** start AVAILABLE DATA **
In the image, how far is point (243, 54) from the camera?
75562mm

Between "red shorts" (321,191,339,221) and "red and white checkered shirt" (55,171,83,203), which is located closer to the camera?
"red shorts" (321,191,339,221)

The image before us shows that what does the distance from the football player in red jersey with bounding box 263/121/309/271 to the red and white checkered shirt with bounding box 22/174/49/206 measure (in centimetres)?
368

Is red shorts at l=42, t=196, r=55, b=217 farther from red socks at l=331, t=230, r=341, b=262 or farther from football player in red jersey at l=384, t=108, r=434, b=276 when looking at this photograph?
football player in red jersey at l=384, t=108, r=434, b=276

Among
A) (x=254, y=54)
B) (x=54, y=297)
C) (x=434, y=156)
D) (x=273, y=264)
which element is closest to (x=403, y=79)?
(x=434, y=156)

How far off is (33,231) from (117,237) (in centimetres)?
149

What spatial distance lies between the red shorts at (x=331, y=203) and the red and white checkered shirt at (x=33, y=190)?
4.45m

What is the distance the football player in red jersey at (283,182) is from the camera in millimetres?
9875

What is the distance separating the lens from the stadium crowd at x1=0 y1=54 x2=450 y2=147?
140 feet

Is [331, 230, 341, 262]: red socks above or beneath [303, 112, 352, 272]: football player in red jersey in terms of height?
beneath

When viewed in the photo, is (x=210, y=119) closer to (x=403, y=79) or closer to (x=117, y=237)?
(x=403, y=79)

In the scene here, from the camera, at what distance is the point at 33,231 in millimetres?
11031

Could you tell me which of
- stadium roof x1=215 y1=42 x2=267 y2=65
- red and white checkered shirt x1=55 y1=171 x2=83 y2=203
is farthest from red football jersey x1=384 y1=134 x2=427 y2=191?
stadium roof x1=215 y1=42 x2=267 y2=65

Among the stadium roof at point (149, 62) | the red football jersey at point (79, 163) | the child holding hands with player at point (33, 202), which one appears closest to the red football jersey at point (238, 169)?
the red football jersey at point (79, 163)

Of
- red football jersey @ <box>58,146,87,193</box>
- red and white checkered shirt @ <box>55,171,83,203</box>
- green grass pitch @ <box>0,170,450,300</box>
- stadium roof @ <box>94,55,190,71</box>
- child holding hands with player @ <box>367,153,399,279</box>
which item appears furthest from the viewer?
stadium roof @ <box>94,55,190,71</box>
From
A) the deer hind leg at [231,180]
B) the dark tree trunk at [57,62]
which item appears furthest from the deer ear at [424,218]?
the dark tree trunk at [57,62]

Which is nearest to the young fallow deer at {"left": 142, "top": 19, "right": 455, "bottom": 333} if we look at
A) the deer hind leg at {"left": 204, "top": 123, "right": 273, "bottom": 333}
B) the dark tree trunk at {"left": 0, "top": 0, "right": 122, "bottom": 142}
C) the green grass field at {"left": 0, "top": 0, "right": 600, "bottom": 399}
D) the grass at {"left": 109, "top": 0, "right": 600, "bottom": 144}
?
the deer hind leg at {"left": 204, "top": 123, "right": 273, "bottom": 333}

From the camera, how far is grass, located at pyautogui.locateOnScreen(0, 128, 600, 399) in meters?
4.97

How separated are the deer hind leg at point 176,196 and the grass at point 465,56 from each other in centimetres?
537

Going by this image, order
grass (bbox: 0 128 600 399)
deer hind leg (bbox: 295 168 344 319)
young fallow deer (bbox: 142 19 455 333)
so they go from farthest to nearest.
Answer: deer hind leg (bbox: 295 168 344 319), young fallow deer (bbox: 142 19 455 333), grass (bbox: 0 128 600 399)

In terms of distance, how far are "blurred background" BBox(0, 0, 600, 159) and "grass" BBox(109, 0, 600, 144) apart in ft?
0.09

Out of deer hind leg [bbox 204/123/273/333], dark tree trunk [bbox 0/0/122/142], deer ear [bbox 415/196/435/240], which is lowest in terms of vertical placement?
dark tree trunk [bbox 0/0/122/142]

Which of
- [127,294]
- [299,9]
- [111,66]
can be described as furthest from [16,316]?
** end AVAILABLE DATA **
> **INSTRUCTION**: Rewrite the lines above as a JSON list of strings, one string for each line, and leave out the blank lines.

> **RESULT FOR THIS TASK**:
[
  "In the image, how far is point (243, 54) from the camera?",
  "75562mm",
  "Between \"red shorts\" (321,191,339,221) and \"red and white checkered shirt\" (55,171,83,203), which is located closer to the camera?",
  "\"red shorts\" (321,191,339,221)",
  "The image before us shows that what does the distance from the football player in red jersey with bounding box 263/121/309/271 to the red and white checkered shirt with bounding box 22/174/49/206 measure (in centimetres)?",
  "368",
  "Is red shorts at l=42, t=196, r=55, b=217 farther from red socks at l=331, t=230, r=341, b=262 or farther from football player in red jersey at l=384, t=108, r=434, b=276 when looking at this photograph?",
  "football player in red jersey at l=384, t=108, r=434, b=276",
  "Among",
  "A) (x=254, y=54)",
  "B) (x=54, y=297)",
  "C) (x=434, y=156)",
  "D) (x=273, y=264)",
  "which element is closest to (x=403, y=79)?",
  "(x=434, y=156)",
  "How far off is (33,231) from (117,237) (in centimetres)?",
  "149",
  "What spatial distance lies between the red shorts at (x=331, y=203) and the red and white checkered shirt at (x=33, y=190)?",
  "4.45m",
  "What is the distance the football player in red jersey at (283,182) is from the camera in millimetres?",
  "9875",
  "What is the distance separating the lens from the stadium crowd at x1=0 y1=54 x2=450 y2=147?",
  "140 feet",
  "Is [331, 230, 341, 262]: red socks above or beneath [303, 112, 352, 272]: football player in red jersey in terms of height?",
  "beneath",
  "When viewed in the photo, is (x=210, y=119) closer to (x=403, y=79) or closer to (x=117, y=237)?",
  "(x=403, y=79)",
  "In the scene here, from the camera, at what distance is the point at 33,231 in millimetres?",
  "11031",
  "Could you tell me which of",
  "- stadium roof x1=215 y1=42 x2=267 y2=65",
  "- red and white checkered shirt x1=55 y1=171 x2=83 y2=203",
  "is farthest from red football jersey x1=384 y1=134 x2=427 y2=191?",
  "stadium roof x1=215 y1=42 x2=267 y2=65",
  "Among the stadium roof at point (149, 62) | the red football jersey at point (79, 163) | the child holding hands with player at point (33, 202), which one appears closest to the red football jersey at point (238, 169)?",
  "the red football jersey at point (79, 163)",
  "Of",
  "- red football jersey @ <box>58,146,87,193</box>",
  "- red and white checkered shirt @ <box>55,171,83,203</box>",
  "- green grass pitch @ <box>0,170,450,300</box>",
  "- stadium roof @ <box>94,55,190,71</box>",
  "- child holding hands with player @ <box>367,153,399,279</box>",
  "which item appears furthest from the viewer?",
  "stadium roof @ <box>94,55,190,71</box>",
  "From",
  "A) the deer hind leg at [231,180]",
  "B) the dark tree trunk at [57,62]",
  "which item appears furthest from the deer ear at [424,218]?",
  "the dark tree trunk at [57,62]",
  "Which is nearest to the young fallow deer at {\"left\": 142, \"top\": 19, \"right\": 455, \"bottom\": 333} if we look at",
  "A) the deer hind leg at {\"left\": 204, \"top\": 123, \"right\": 273, \"bottom\": 333}",
  "B) the dark tree trunk at {\"left\": 0, \"top\": 0, \"right\": 122, \"bottom\": 142}",
  "C) the green grass field at {\"left\": 0, \"top\": 0, \"right\": 600, \"bottom\": 399}",
  "D) the grass at {\"left\": 109, \"top\": 0, \"right\": 600, \"bottom\": 144}",
  "?",
  "the deer hind leg at {\"left\": 204, \"top\": 123, \"right\": 273, \"bottom\": 333}",
  "From the camera, how far is grass, located at pyautogui.locateOnScreen(0, 128, 600, 399) in meters?",
  "4.97",
  "How separated are the deer hind leg at point 176,196 and the grass at point 465,56 from each other in centimetres?",
  "537",
  "Going by this image, order",
  "grass (bbox: 0 128 600 399)",
  "deer hind leg (bbox: 295 168 344 319)",
  "young fallow deer (bbox: 142 19 455 333)",
  "so they go from farthest to nearest.",
  "Answer: deer hind leg (bbox: 295 168 344 319), young fallow deer (bbox: 142 19 455 333), grass (bbox: 0 128 600 399)",
  "In terms of distance, how far are \"blurred background\" BBox(0, 0, 600, 159) and \"grass\" BBox(109, 0, 600, 144) apart in ft?",
  "0.09",
  "Out of deer hind leg [bbox 204/123/273/333], dark tree trunk [bbox 0/0/122/142], deer ear [bbox 415/196/435/240], which is lowest in terms of vertical placement?",
  "dark tree trunk [bbox 0/0/122/142]",
  "Which of",
  "- [127,294]",
  "- [299,9]",
  "- [111,66]",
  "can be described as furthest from [16,316]?"
]